------ Kaynak belge
CUMHURBAŞKANIMIZ Recep Tayyip Erdoğan liderliğinde kurulan AK Parti, 23'üncü Kuruluş Yıldönümünü Çarşamba günü kutlayacak. 14 Ağustos 2001'de kurulan AK PARTİ siyasi tarihte az görülen bir gelişmeyle kurulduktan yaklaşık bir sene sonra iktidara geldi.
Aziz milletin eksilmeyen desteğiyle o günden bu yana kesintisiz şekilde Türkiye'yi yönetiyor. Cumhurbaşkanımız Erdoğan liderliğinde kurulan AK Parti, 23 yıldır Türkiye'yi değiştiren, reformlar gerçekleştiren, ülkemizi bölgesel güç ve küresel aktör konumuna getiren nitelikli başarılara imza atıyor. Erdoğan ve tecrübeli kadrosu yeni 25 yıllarda Türkiye'yi daha çok başarılara koşturmak için DEĞİŞİM ROTASINDA ilerlemeye kararlı. Peki Türkiye için AK Parti ne anlam ifade ediyor?
AK Parti'nin iktidara geldiği yıllarda Türkiye olağanüstü bir dönemden geçiyordu. 1999 ve 2001 krizleri, ülke ekonomisini derinden vurmuştu.
1990'ların istikrarsız ve kasvetli siyasî havası, yolsuzluklar, faili meçhul cinayetler, kısa süreli hükümetler toplumun siyaset kurumuna yönelik güveninin kaybolmasına yol açmıştı.
Krizin ve kaosun güçlendiği bir tablo vardı. Cumhurbaşkanımız Erdoğan liderliğindeki AK Parti'nin tüm zorlukların üstesinden geldi. AK Parti'yi bugünlere getiren en önemli dinamiklerin başında değişimi ve dönüşümü siyasete taşıması ve aziz milletin ÖZGÜVEN KAZANMASI çalışmalarına hız verişi gelmektedir. AK Parti, iktidarının ilk günlerinden itibaren kapsamlı bir restorasyon çabasına girişti. Bürokratik ve askeri vesayeti yürüten müesses nizam, Cumhurbaşkanımız Erdoğan'ın yürüttüğü değişim dinamiklerini engellemek için görünür ve görünmez engeller çıkardı. E-muhtıra verilmesinden AK Parti'ye kapatma davası açılmasına kadar çok sayıda sorunla karşılaşıldı.
Cumhurbaşkanımız Erdoğan, karşısına çıkarılan tüm engellere rağmen statüko karşısında geri adım atmadı. Erdoğan ve AK Parti, bütün kırılma anlarında, aziz milletin iradesini önde tutarak, bürokratik ve askeri vesayet girişimlerine direndi. Siyasal mühendislik ve kural dışı hareketlerle mücadele etti. Darbeler eliyle on yılda bir zorla yapılan ve büyük bir maliyet ortaya çıkaran siyasetten koparma girişimlerini sona erdirmesi, Cumhurbaşkanımız Erdoğan ve AK Parti'nin büyük başarılarının önde gelenidir. Erdoğan'ın mücadelesiyle sürdürülen değişim süreci büyük bir mesafe kat etmiş durumda. Lakin DEĞİŞİM DURMAYACAK.
------------
- [Çözülecek problem]: AK Parti'nin kuruluş yıldönümünü konu alan metni, son cümlesinden sonra devam ettirerek uzatın.
------ Öğeler
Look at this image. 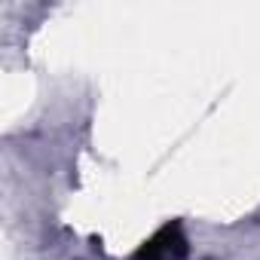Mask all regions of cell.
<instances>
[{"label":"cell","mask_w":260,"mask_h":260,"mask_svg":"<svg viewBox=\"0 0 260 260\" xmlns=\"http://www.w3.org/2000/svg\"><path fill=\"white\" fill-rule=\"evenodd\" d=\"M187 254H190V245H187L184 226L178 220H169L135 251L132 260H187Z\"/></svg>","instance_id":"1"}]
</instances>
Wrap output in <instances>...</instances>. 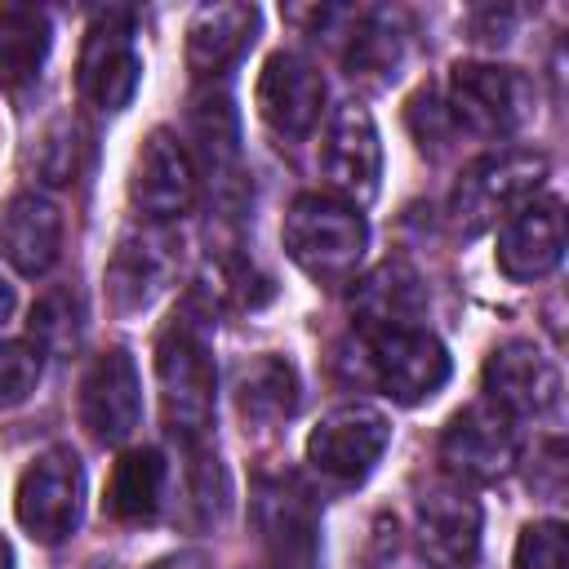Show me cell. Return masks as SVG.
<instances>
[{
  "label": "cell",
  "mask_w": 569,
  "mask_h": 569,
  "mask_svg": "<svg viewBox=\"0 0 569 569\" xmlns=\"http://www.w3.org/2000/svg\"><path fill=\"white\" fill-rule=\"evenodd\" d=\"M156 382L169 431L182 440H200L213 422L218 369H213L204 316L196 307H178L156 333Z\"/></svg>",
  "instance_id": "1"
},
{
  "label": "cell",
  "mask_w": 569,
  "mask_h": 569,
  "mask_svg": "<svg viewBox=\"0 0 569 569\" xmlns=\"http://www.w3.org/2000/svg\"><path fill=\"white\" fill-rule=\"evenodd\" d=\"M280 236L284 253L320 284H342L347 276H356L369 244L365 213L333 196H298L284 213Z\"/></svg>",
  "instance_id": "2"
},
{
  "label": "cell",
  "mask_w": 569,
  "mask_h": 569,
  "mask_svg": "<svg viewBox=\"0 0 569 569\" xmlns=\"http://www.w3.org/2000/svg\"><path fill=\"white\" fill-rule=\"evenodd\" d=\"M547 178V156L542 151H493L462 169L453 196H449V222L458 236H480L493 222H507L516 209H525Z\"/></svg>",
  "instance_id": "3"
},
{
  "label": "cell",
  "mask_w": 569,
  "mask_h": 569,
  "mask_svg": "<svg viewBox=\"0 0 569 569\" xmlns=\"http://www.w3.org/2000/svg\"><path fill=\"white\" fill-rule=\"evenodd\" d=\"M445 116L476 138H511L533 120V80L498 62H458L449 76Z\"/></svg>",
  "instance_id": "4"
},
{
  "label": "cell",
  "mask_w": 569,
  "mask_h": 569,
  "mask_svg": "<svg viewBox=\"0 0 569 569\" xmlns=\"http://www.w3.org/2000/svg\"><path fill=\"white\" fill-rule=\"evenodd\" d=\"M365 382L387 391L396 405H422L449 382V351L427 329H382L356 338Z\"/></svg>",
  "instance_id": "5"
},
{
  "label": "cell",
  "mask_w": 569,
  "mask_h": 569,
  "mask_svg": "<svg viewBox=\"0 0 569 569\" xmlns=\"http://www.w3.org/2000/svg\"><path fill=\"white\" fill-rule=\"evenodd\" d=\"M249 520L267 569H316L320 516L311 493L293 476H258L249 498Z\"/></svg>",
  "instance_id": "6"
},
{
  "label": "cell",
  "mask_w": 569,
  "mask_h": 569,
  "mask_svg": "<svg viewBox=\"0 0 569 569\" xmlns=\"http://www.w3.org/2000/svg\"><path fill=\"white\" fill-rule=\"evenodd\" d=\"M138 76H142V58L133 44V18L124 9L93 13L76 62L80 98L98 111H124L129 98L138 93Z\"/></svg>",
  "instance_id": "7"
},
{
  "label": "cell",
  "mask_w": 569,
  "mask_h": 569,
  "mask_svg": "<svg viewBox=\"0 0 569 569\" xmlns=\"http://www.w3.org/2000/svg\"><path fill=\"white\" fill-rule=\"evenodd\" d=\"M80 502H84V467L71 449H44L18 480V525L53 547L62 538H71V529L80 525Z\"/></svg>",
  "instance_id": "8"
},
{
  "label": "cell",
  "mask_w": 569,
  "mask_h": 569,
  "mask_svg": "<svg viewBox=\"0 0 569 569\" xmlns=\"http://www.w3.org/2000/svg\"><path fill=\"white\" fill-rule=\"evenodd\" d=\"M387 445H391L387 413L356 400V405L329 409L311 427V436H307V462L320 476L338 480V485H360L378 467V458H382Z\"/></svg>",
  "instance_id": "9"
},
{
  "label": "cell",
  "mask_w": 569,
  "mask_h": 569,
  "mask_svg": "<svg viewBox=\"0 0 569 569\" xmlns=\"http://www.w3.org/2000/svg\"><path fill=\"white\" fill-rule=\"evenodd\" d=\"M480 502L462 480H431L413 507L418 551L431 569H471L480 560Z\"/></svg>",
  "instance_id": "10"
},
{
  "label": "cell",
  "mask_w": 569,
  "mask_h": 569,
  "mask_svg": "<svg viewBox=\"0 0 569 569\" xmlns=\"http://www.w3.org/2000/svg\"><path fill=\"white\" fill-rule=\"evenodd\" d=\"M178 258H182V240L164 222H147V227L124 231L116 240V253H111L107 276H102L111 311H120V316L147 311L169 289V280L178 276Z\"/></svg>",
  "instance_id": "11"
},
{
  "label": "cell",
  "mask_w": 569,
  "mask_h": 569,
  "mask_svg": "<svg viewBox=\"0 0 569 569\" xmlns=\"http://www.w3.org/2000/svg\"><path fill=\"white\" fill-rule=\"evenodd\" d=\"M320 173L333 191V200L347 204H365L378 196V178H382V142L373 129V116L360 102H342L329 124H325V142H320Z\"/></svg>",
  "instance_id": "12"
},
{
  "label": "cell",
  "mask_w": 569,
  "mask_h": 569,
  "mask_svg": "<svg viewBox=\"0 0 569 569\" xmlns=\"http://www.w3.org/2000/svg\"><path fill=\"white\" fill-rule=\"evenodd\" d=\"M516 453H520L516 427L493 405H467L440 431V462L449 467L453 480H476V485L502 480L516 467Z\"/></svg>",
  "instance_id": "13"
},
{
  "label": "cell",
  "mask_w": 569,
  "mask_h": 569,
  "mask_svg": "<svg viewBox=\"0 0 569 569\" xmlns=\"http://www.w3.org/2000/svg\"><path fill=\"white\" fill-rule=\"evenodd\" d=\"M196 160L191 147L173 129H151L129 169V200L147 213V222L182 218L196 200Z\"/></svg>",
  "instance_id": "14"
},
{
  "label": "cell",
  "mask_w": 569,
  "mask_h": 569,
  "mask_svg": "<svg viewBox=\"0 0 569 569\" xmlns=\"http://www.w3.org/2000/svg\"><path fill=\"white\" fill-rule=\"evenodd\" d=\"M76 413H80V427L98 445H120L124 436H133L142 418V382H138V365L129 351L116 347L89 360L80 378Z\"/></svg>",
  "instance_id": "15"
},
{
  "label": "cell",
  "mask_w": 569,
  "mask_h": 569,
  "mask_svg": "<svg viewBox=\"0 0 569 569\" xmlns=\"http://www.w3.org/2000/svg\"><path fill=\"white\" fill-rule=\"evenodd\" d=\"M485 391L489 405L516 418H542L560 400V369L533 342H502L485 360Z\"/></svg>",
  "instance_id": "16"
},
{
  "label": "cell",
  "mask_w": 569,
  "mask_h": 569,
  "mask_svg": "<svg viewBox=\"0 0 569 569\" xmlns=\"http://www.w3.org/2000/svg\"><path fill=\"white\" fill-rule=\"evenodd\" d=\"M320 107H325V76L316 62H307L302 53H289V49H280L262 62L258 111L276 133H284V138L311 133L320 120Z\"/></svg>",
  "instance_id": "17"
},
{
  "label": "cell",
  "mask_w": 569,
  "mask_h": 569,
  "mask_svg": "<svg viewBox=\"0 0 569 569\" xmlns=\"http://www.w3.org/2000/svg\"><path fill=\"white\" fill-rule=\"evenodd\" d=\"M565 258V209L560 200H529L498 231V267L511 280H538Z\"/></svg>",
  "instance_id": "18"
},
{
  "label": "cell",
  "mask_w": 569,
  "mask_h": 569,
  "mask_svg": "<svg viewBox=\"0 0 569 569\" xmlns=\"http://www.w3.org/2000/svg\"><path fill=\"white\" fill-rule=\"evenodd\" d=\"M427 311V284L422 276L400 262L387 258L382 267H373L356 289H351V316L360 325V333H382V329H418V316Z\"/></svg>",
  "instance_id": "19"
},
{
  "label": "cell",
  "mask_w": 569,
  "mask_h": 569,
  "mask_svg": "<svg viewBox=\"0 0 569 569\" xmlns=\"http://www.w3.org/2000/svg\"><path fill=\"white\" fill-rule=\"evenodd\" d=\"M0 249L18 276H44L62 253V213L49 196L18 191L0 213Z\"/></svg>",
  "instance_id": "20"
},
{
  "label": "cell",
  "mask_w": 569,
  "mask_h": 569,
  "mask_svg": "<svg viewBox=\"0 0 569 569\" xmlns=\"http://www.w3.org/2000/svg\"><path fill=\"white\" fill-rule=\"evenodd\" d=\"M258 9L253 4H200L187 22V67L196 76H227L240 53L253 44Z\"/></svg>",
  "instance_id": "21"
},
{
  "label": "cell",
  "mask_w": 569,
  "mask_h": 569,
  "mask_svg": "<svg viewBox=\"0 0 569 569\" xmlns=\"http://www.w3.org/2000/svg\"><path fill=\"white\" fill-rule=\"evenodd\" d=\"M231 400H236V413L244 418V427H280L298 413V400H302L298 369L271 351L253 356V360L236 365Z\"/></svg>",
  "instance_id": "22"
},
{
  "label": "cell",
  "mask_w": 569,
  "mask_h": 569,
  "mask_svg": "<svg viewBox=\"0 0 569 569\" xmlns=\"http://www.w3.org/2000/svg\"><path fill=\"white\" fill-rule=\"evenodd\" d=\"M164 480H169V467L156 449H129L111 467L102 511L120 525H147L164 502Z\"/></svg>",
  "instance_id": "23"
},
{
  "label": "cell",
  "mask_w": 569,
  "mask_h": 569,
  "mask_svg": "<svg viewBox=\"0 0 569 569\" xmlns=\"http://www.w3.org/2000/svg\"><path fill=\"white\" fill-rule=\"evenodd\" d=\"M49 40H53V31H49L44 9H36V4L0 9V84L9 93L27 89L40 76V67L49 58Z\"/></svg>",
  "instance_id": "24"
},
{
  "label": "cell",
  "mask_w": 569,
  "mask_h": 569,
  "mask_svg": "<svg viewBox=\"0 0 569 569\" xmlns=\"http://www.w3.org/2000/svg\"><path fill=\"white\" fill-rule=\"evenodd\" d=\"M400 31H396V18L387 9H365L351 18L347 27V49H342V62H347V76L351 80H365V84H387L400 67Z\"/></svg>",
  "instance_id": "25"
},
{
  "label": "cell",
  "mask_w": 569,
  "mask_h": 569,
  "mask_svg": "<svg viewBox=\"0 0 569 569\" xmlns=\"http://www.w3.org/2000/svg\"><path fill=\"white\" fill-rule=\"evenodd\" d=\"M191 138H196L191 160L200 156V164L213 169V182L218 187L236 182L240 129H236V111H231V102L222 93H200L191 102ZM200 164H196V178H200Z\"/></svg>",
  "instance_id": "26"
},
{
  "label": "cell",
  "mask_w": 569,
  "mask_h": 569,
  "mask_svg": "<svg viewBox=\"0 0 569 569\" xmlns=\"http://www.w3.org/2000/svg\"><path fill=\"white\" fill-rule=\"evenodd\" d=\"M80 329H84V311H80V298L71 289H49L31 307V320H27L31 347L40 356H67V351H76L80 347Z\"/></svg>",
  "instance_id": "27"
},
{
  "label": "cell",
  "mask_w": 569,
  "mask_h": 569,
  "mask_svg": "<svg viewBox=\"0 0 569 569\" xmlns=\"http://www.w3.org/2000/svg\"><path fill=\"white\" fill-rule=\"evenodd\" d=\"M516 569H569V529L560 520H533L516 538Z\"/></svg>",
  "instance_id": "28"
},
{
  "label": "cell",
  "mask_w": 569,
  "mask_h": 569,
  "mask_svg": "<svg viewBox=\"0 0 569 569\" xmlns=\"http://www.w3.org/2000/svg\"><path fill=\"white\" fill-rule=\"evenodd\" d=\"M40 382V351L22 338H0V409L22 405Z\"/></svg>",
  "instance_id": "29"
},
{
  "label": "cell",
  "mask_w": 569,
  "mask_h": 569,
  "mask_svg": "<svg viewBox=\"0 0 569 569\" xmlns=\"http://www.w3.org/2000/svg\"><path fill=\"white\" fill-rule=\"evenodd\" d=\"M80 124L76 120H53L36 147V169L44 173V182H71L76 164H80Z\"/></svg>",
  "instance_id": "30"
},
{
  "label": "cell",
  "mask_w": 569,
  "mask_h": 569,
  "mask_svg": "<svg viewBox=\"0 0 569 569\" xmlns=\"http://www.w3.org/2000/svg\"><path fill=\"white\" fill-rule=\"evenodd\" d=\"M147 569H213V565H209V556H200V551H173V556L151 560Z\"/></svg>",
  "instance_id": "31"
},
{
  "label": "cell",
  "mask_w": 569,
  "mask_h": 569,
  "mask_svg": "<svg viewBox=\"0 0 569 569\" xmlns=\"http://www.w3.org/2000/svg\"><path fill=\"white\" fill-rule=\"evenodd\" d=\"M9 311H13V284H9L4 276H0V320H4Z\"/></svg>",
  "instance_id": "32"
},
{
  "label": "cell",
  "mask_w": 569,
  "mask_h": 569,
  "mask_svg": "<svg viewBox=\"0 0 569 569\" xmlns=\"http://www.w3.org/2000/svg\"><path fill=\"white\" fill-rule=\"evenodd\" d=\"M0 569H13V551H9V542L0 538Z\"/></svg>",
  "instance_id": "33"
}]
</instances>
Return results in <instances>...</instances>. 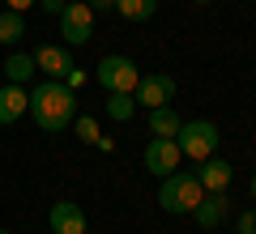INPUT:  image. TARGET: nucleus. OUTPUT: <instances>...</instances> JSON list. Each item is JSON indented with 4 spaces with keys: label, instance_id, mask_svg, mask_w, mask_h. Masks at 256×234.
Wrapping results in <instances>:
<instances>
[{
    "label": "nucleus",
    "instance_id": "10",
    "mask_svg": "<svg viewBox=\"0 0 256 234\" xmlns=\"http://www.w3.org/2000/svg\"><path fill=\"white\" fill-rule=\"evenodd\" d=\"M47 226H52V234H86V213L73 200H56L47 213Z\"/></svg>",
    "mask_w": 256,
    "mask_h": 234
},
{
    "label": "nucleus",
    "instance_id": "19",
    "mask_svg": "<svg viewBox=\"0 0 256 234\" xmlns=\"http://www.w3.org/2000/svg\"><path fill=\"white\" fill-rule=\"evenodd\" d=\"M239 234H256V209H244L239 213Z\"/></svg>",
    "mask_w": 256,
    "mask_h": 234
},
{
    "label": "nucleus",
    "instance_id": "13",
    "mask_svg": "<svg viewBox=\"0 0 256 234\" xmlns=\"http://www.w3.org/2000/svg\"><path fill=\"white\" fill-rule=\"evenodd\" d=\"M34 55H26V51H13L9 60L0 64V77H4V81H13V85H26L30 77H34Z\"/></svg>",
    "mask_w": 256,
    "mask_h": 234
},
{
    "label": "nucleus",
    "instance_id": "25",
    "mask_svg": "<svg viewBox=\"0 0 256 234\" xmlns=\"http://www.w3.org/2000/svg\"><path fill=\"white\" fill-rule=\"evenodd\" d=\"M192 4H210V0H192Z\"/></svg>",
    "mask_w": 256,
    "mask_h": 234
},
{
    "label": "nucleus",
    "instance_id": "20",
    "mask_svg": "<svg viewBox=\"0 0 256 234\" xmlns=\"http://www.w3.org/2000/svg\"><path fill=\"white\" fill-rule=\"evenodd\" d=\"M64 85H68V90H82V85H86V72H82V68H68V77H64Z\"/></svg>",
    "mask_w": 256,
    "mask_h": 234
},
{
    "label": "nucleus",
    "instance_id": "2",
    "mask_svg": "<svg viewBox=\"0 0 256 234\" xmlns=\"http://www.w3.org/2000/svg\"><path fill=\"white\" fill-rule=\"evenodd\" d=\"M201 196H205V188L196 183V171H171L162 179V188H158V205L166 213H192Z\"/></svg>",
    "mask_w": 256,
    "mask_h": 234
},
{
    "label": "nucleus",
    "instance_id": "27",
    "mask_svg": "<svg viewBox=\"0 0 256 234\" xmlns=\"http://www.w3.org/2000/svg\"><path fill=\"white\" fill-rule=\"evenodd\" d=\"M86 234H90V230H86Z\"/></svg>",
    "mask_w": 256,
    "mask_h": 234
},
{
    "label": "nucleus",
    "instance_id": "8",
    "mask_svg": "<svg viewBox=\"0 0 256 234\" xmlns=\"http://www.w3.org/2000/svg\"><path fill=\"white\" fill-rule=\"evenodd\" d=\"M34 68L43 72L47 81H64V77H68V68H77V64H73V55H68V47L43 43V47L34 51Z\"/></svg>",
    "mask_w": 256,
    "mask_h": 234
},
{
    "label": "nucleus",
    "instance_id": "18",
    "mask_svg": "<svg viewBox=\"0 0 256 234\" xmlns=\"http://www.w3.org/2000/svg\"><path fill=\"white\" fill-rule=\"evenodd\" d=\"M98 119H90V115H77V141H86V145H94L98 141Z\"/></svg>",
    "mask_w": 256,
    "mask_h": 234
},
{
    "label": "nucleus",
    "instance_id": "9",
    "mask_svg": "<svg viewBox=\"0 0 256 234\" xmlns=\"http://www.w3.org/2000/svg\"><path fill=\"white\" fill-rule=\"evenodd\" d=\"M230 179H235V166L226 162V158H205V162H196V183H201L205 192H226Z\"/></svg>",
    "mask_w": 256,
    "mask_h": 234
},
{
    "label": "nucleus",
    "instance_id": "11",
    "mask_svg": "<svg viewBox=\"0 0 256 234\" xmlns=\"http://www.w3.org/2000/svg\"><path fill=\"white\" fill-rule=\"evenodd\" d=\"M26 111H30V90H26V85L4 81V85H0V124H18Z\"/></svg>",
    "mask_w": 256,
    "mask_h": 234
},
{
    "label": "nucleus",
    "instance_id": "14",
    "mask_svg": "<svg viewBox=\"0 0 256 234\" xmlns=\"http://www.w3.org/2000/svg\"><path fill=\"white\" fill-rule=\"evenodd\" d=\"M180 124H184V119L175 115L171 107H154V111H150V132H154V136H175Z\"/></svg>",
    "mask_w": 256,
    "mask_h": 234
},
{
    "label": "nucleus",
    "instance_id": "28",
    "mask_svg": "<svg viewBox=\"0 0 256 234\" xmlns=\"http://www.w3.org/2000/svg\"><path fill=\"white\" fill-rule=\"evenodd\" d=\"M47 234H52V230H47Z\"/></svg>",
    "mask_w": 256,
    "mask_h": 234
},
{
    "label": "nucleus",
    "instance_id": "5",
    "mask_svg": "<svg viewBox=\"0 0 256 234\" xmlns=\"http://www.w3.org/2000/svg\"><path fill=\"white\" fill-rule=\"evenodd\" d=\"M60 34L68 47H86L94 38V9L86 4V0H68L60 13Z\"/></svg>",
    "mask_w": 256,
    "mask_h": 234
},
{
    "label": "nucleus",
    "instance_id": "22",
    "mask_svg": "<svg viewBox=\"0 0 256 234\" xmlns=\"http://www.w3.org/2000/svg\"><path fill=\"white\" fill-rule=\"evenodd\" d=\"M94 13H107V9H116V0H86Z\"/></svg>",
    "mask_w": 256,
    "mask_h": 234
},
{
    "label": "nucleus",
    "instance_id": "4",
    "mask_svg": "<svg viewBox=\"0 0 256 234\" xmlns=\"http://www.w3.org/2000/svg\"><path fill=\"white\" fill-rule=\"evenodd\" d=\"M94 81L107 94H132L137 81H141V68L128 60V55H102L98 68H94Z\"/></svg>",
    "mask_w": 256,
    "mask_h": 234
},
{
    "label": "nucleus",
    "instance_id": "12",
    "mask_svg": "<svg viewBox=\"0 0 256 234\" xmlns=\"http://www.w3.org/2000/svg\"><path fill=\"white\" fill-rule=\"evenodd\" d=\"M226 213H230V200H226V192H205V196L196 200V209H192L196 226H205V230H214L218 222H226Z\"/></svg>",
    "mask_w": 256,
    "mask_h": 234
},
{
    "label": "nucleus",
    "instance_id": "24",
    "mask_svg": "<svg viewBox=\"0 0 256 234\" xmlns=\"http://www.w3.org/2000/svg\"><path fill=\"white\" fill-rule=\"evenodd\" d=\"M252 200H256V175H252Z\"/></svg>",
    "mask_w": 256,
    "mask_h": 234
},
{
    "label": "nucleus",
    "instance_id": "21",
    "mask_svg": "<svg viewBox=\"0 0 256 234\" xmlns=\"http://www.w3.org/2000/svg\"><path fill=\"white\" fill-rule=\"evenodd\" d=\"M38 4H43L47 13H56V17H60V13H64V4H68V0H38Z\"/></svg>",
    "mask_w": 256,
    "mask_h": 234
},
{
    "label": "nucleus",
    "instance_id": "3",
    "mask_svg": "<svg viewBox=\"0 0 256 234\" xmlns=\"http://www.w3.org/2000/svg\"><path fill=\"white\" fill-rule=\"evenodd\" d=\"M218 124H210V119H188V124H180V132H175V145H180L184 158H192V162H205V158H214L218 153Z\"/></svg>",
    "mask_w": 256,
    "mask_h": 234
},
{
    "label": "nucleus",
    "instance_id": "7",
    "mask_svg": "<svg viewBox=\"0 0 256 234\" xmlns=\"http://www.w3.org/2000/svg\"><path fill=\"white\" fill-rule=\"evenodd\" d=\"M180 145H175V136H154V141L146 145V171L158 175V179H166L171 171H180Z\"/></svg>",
------------
- [Cevap aşağıda]:
AK Parti, toplumsal talepleri sisteme taşımayı sürdürerek, reform ve değişim sürecin de adeta bir köprü işlevi üstlenmiş durumda. Cumhurbaşkanı Erdoğan ve AK Parti'nin halkla kurduğu ünsiyet bağıyla çevre tam anlamıyla merkeze taşınmış görünüyor. Cumhurbaşkanı Erdoğan ile AK Parti'nin iktidara gelmeden önceki tabloya bir kez daha bakalım. 2000'LERE kadar "Dışa bakamayan, içe kapanmış, koalisyonlar nedeniyle çekişmelerin arasında bunalmış, vizyonu olmayan bir ülke görüntüsünden" bugünün BÖLGESEL GÜÇ KONUMUNA, KÜRESEL OYUNCU pozisyonuna nasıl geldik?
20'inci Yüzyıl'da içe kapatıldık, başımızı kaldıramadık. Emperyalist ülkeler, 20 yıl, 50 yıllık planlar yaparken bizler yarınımızı düşünecek durumda bile değildik. Yakın coğrafyamızda cirit atan sömürgeci devletlere "Ne yapıyorsunuz?" diye tek bir laf edemiyorduk. Ellerinde tekrar cetvellerle yeni uydu devletler kurgucularına dönüp "Siz kimsiniz" diyemiyorduk. Bugün TÜRKİYE BÜYÜK BİR DEVLETTİR.
Hepimiz oturup muazzam güç pozisyonumuzun ardındaki gelişmelere dikkatle bakmak zorundayız. Türkiye'ye giydirilen vasat ve dar elbiseyi yırtıp attı, Başkan Tayyip Erdoğan. Bugün, iddiası olan bir Türkiye var.
SONUÇ: TARİH YAZIYORUZ.
Her zirvede CUMHURBAŞKANIMIZ ERDOĞAN'ın cesur ve akıllı hamleleriyle yeniden dizayn edilmeye çalışılan Ortadoğu- Kuzey Afrika- Akdeniz tezgâhlarını bozuyoruz. ERDOĞAN LİDERLİĞİNDEKİ TÜRKİYE, BÜYÜK DEVLET REFLEKSİNİ KONUŞTURUYOR. HEM SAHADA HEM MASADA TARİH YAZMAYA DEVAM EDİYOR. BÜYÜK HEDEF 2071 KIZIL ELMA...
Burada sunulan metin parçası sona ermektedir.